[REQUIRED WORK] Repeat word for word every line of the data below, from the first through the line containing "genus: Lynx", and stop there.

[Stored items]
□ □ □ □

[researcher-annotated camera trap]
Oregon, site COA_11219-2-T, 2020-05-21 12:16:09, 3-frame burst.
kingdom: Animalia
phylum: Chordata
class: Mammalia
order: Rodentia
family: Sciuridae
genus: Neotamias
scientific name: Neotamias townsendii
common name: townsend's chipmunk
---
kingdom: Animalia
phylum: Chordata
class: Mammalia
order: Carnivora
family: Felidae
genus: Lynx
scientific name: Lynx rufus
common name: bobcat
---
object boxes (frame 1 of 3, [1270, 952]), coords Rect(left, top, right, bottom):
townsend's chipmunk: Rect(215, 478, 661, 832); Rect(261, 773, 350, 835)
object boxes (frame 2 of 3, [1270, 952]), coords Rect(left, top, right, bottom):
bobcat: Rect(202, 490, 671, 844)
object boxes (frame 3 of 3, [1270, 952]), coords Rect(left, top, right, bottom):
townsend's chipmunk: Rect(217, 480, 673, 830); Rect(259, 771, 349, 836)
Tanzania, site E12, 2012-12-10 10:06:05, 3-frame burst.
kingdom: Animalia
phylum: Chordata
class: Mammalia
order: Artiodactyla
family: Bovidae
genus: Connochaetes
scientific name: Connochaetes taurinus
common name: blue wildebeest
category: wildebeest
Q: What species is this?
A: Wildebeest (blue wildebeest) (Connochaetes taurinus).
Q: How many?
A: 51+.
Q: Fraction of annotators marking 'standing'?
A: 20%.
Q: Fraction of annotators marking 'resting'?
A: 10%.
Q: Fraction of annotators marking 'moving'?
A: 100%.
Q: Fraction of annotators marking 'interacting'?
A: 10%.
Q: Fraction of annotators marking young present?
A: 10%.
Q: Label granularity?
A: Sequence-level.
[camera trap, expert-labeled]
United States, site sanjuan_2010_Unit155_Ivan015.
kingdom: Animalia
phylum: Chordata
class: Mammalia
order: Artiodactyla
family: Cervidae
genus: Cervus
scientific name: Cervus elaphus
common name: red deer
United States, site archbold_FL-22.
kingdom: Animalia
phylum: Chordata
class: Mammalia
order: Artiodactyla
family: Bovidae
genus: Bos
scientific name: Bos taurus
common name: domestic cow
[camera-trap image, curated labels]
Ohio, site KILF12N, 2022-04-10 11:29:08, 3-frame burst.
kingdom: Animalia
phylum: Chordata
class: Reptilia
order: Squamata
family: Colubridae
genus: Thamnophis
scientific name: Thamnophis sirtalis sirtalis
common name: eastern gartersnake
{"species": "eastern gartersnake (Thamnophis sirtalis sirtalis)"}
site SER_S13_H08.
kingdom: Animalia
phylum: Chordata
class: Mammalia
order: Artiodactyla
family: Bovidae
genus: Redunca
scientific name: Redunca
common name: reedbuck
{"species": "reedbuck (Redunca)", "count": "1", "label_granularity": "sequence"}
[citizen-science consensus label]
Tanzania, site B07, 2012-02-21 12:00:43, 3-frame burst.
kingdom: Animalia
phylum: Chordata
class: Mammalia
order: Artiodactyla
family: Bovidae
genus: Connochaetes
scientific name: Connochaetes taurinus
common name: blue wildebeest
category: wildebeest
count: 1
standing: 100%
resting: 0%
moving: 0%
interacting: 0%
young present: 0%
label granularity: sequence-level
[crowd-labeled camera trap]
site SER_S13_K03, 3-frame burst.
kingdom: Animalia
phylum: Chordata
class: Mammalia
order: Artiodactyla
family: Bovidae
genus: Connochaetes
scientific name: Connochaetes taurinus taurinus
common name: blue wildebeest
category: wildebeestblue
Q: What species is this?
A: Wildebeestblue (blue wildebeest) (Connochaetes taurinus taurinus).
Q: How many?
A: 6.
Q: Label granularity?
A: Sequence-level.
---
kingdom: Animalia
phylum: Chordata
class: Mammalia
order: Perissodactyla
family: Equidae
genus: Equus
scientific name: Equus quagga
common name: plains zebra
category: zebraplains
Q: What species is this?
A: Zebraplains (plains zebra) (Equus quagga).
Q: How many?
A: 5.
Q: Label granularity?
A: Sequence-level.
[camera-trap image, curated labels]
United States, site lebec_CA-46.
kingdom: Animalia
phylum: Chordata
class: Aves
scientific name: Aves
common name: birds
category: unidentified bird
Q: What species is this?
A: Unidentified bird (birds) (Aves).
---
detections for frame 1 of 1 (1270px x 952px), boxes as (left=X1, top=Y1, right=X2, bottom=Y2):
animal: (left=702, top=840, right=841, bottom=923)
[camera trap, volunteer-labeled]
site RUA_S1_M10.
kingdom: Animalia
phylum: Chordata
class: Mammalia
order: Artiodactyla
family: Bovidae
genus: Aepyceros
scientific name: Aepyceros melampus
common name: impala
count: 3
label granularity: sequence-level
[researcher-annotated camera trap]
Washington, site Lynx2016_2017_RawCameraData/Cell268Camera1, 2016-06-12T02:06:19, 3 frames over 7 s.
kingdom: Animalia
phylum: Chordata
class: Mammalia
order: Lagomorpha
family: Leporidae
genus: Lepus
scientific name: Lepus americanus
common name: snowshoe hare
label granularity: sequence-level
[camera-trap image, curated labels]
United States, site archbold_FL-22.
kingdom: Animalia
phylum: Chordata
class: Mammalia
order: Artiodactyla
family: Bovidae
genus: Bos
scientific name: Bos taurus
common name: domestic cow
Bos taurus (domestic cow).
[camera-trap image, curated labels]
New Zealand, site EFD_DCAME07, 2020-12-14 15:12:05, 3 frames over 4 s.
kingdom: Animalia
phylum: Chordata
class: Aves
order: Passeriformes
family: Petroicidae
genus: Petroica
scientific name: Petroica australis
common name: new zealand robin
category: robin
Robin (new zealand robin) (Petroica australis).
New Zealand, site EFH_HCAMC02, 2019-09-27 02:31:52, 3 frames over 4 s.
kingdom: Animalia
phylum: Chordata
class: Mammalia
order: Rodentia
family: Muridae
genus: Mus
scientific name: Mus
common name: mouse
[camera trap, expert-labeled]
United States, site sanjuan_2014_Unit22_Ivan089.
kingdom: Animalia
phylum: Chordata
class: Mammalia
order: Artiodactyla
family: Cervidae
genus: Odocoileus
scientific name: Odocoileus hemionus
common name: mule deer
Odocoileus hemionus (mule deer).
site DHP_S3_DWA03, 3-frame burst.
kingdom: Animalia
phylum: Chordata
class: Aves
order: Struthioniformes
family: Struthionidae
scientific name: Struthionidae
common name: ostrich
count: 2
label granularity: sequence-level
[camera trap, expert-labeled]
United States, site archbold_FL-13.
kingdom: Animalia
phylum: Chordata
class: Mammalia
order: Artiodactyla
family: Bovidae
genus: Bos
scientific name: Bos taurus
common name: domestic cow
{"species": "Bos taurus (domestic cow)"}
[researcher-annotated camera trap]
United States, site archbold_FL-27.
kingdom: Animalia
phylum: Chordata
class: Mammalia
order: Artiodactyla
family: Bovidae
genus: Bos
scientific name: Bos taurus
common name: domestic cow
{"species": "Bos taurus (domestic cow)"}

□ □ □ □

[ANSWER TO THIS TASK]
[researcher-annotated camera trap]
Oregon, site COA_11219-2-T, 2020-05-21 12:16:09, 3-frame burst.
kingdom: Animalia
phylum: Chordata
class: Mammalia
order: Rodentia
family: Sciuridae
genus: Neotamias
scientific name: Neotamias townsendii
common name: townsend's chipmunk
---
kingdom: Animalia
phylum: Chordata
class: Mammalia
order: Carnivora
family: Felidae
genus: Lynx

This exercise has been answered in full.